On the issue of paediatric care, Sir Bruce recognised the high quality paediatric services at Lewisham and that any replacement would have to offer even better clinical outcomes and patient experience. His opinion is that this is possible but dependent on very clear protocols for primary ambulance conveyance, a walk-in paediatric urgent care service at Lewisham and rapid transfer protocols for any sick children who would be better treated elsewhere. He is clear that this will require careful pathway planning and need to be a key focus of implementation.

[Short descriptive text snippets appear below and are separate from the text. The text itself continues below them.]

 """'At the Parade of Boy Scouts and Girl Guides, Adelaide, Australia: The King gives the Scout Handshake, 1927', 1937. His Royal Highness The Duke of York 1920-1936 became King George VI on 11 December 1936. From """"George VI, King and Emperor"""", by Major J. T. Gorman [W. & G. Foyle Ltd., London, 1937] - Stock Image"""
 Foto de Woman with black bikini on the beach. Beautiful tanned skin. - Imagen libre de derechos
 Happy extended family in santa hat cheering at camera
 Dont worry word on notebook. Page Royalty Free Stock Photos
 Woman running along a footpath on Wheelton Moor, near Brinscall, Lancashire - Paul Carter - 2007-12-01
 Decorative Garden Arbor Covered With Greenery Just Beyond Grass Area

With these caveats, Sir Bruce was content to assert that there is a strong case that the recommendations are likely to lead to improved care for the residents of south east London and that they are underpinned by clear clinical evidence. He believes that overall these proposals, as amended could save up to 100 lives every year. through higher clinical standards.
Yesterday, 30 January, as no viable alternative plan has been put forward, and in light of Sir Bruce’s opinion, I decided to accept the recommendations of the Trust Special Administrator, subject to the amendments suggested by Sir Bruce.
It is important to be clear that my acceptance of these recommendations is conditional on Monitor approving the proposals relating to foundation trusts and on my Department negotiating an appropriate level of transitional funding with organisations such as Kings Partners.
Due to the size of the task, there is a significant level of risk associated with achieving the identified savings. I recognise that the additional clinical safeguards I have put in place will marginally increase these financial risks but on balance, I have made the judgement that this is worth it if it means local patients are reassured they will gain from an additional better service, rather than losing their A&E.
I believe the amended proposals meet the four tests required for local reconfigurations and I am therefore content for the process to now proceed to implementation and I expect the South London Healthcare NHS Trust to be dissolved by no later than 1 October 2013.